2. Any given individual or book can be sound on some general matters and on some specific instances and yet quite wrong about other instances and generalities. The degree to which Goldacre is sound on any given point correlates with the amount of detail with which he is familiar.
Quite generally, compendia of “pseudo-science” are likely to be wrong about some of the topics, because the compilers of such lists simply haven’t had the time to look in sufficient detail at all the topics they cover. Recent examples include science journalist Specter’s Denialism (2009), which is uninformed and wrong about HIV/AIDS among others. A much better book is physicist Friedlander’s At the Fringes of Science (1995), but it remains uninformed and wrong about UFOs and cold fusion, for instance. Shermer’s Why People Believe Weird Things: Pseudoscience, Superstition, and Other Confusions of Our Time, too, is good about some topics and biased on others. Various older compendia and debunkings of supposed pseudo-science are cited in Science or Pseudoscience: Magnetic Healing, Psychic Phenomena, and Other Heterodoxies. The mid-20th century classic in this genre is Martin Gardner’s Fads and Fallacies in the Name of Science (1952/57). It is detailed and instructive about some outlandish claims but fails to let the reader know that chiropractic and osteopathy have overcome their cranky birth in one person’s hunch and developed into pragmatically useful healing techniques, superior to mainstream medicine in handling lower-back pain, for example.

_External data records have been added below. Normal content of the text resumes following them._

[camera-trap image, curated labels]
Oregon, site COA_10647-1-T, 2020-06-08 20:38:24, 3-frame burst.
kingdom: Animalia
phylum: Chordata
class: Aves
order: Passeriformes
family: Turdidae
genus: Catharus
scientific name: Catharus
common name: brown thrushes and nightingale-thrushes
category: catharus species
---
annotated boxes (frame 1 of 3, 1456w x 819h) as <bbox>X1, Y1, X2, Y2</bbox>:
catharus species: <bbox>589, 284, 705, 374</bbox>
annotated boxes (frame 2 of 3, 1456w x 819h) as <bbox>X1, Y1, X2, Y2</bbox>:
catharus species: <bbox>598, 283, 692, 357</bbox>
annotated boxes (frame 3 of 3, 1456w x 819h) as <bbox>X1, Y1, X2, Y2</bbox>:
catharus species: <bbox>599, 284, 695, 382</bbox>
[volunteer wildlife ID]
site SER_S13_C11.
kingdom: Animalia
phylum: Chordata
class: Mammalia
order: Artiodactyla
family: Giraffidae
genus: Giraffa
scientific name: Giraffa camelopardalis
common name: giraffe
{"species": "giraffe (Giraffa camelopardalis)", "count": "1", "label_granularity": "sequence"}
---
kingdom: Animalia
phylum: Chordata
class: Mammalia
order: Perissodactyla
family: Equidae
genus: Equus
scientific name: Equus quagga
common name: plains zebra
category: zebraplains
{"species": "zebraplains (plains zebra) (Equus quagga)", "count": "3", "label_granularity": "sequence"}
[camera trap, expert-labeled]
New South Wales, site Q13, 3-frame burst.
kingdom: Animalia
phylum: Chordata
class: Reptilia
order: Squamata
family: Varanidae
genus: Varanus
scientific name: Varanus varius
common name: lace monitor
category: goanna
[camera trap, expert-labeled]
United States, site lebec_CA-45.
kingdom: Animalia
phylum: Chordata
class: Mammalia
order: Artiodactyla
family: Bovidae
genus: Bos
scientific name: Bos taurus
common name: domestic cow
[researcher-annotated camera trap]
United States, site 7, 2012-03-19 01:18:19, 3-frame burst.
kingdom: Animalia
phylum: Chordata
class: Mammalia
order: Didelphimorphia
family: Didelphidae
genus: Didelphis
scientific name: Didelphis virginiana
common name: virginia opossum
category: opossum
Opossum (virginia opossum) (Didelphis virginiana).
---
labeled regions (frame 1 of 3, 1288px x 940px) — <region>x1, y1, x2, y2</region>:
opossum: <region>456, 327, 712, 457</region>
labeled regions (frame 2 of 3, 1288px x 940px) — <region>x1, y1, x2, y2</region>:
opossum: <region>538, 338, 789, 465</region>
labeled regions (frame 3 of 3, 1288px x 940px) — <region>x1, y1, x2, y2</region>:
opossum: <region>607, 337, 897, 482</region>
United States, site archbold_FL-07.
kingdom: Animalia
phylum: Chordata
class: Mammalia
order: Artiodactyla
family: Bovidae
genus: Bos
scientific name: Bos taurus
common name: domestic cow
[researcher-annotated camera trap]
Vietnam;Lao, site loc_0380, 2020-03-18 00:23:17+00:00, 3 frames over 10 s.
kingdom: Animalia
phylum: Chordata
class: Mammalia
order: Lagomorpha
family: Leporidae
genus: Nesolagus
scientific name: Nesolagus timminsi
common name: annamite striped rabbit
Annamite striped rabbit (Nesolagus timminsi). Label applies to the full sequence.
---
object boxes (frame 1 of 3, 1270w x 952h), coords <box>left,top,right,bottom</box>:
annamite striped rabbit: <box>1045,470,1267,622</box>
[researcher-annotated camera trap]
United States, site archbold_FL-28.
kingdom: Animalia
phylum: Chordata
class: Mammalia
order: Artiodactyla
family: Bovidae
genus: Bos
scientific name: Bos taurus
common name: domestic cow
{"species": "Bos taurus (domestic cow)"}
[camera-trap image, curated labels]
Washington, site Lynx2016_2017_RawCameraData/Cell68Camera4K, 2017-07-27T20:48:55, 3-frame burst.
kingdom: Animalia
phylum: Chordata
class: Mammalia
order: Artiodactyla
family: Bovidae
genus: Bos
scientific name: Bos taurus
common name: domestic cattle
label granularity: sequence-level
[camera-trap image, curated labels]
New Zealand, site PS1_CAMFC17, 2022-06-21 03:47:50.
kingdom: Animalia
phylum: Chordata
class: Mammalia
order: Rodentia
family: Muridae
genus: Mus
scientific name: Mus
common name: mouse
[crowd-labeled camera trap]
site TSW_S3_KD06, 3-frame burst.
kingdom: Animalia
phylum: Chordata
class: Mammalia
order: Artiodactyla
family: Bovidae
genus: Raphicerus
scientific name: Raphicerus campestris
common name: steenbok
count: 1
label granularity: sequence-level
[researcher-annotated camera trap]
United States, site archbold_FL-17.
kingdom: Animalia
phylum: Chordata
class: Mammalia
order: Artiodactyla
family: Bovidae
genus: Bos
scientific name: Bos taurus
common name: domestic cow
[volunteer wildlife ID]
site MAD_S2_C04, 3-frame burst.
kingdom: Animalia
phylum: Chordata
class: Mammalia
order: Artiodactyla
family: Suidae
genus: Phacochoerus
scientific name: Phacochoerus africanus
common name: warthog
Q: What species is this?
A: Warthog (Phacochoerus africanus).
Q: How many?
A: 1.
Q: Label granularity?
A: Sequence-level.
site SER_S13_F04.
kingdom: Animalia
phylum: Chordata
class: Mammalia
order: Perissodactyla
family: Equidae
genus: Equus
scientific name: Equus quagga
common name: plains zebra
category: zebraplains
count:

All compendia have one thing in common: the authorial claims to base judgments on general principles or assessment of specific evidence are rationalizations; what is labeled as sound is what happens — for whatever reason — to strike the author as sound, and anything the author finds unbelievable — for whatever reason — is labeled pseudo-science. Readers have this choice: accept the author’s personal opinions, or dig into the evidence for themselves and arrive at an informed opinion.
Caveat lector.
_________________________________________________
* “dictionable”: worthy of being in a dictionary but not yet included. Another worthy is “tritto”, to describe repetition beyond “ditto”.
** Donal O’Mathuna & Walt Larimore, Alternative Medicine — The Christian Handbook, Zondervan 2001. Although several early chapters are addressed specifically to Christians, the assessments of specific claimed remedies are entirely empirical and evidence-based.